In related developments:

• Two groups of Taliban fighters crossed into neighboring Pakistan and exchanged fire with government troops, defense sources said. It was not immediately clear whether casualties resulted. Five Taliban pilots who flew helicopters into Pakistan have been detained, the sources said.

• In an emergency meeting in Qatar, the 56-nation Organization of the Islamic Conference opposed a spread of US retaliation outside Afghanistan. (Story, page 1.)

• Police in Jakarta, Indonesia, again fired tear gas as hundreds of students tried to storm parliament to protest the US attack on Afghanistan. Not far away, police found and safely detonated a bomb within a block of Britain's embassy.

A formal investigation was begun into a radical Muslim group in London that declared British Prime Minister Tony Blair "a legitimate target" for Islamic militants. A leader of the British branch of al-Muhajiroun said "we must support our brothers physically [although] we are not armed." Blair, the most outspoken overseas supporter of the US antiterrorism campaign, was on a diplomatic tour of the Middle East to shore up Arab backing against bin Laden. Above, he speaks to British troops currently in Oman for a training exercise.

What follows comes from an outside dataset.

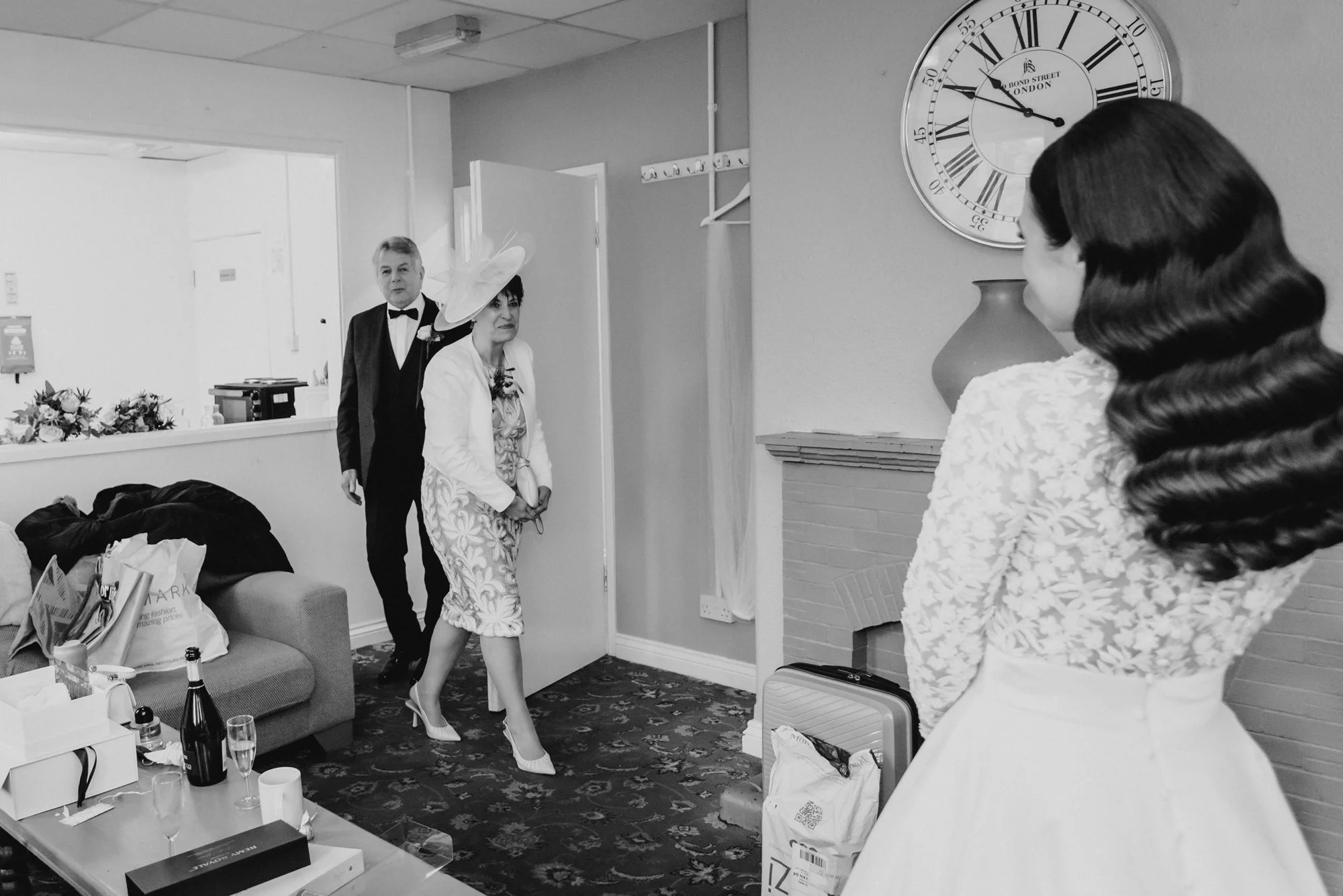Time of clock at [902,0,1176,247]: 10:49
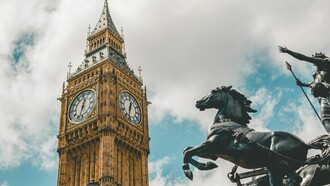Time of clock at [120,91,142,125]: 12:32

Eight members of the ruling coalition defected to the opposition, and a key cabinet minister resigned, plunging Sri Lanka's government into crisis just one day before it is to face a no-confidence motion in Parliament. The moves leave President Chandrika Kumaratunga's People's Alliance as a minority, with 111 of the legislature's 225 seats. She has two options: seeking an alliance with another party that would restore her majority or disbanding Parliament and calling a new national election. Confronting a similar situation in June, she suspended Parliament for two months.

With unemployment at 60 percent, the inflation rate soaring, and a presidential election looming next year, Zimbabwe's government ordered price controls on bread, meat, and other basic foods. Bread, for example, now will drop in price to less than half its current $1.27 a loaf. Controls were abolished in 1991 under a program of economic reforms pushed by donor nations. Economists, however, warned that the government's move would backfire without heavy new subsidies to producers because it would lead to overconsumption and, ultimately, shortages.